Collect each line of the records below that contains the string "board", and reproduce those lines unchanged.

The input

■ ■ ■ ■ ■ ■ ■

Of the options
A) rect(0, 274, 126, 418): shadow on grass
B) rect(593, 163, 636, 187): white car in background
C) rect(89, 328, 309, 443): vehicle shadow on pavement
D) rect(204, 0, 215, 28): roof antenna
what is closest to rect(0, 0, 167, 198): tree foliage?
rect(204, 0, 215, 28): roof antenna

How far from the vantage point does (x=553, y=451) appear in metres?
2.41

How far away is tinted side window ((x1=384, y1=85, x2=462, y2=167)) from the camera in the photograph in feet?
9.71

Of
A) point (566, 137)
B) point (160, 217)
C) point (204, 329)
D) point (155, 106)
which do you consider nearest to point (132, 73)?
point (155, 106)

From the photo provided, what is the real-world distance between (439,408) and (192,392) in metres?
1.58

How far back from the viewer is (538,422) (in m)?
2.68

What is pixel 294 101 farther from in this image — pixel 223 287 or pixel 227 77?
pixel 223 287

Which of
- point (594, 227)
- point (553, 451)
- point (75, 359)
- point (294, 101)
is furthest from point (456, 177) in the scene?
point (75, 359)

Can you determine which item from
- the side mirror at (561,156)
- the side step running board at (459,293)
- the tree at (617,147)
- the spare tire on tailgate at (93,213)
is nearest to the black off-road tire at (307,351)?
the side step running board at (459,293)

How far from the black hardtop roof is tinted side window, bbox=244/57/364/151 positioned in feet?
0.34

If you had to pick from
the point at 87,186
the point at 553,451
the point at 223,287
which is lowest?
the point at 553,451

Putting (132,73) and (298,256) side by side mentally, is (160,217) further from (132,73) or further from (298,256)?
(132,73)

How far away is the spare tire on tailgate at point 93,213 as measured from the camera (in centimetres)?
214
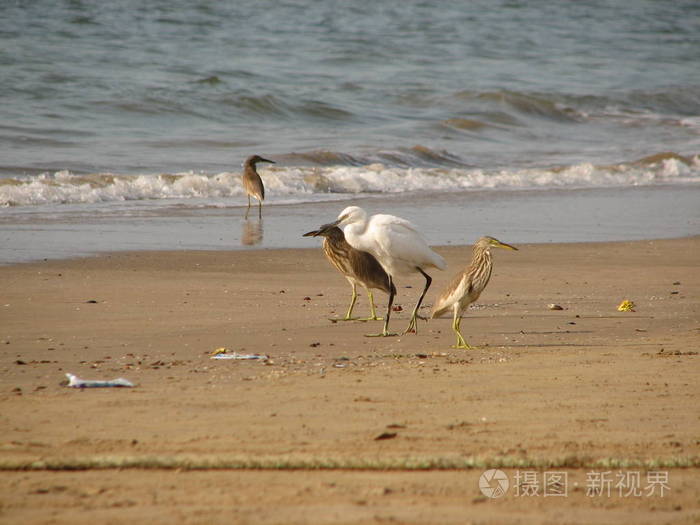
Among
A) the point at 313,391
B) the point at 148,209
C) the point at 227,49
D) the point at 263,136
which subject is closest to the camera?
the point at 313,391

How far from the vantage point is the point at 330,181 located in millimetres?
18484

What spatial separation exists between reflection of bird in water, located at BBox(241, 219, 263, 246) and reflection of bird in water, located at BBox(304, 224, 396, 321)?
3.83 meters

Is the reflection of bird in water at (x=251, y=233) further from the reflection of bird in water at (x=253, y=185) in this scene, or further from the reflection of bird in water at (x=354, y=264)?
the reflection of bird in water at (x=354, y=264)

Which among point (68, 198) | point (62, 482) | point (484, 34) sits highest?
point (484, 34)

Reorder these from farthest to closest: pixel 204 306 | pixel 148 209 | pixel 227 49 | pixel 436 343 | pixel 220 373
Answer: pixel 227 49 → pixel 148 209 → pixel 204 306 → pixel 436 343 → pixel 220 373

■ ■ ■ ■ ■ ■ ■

Result for this exercise
- the side step running board at (459,293)
the side step running board at (459,293)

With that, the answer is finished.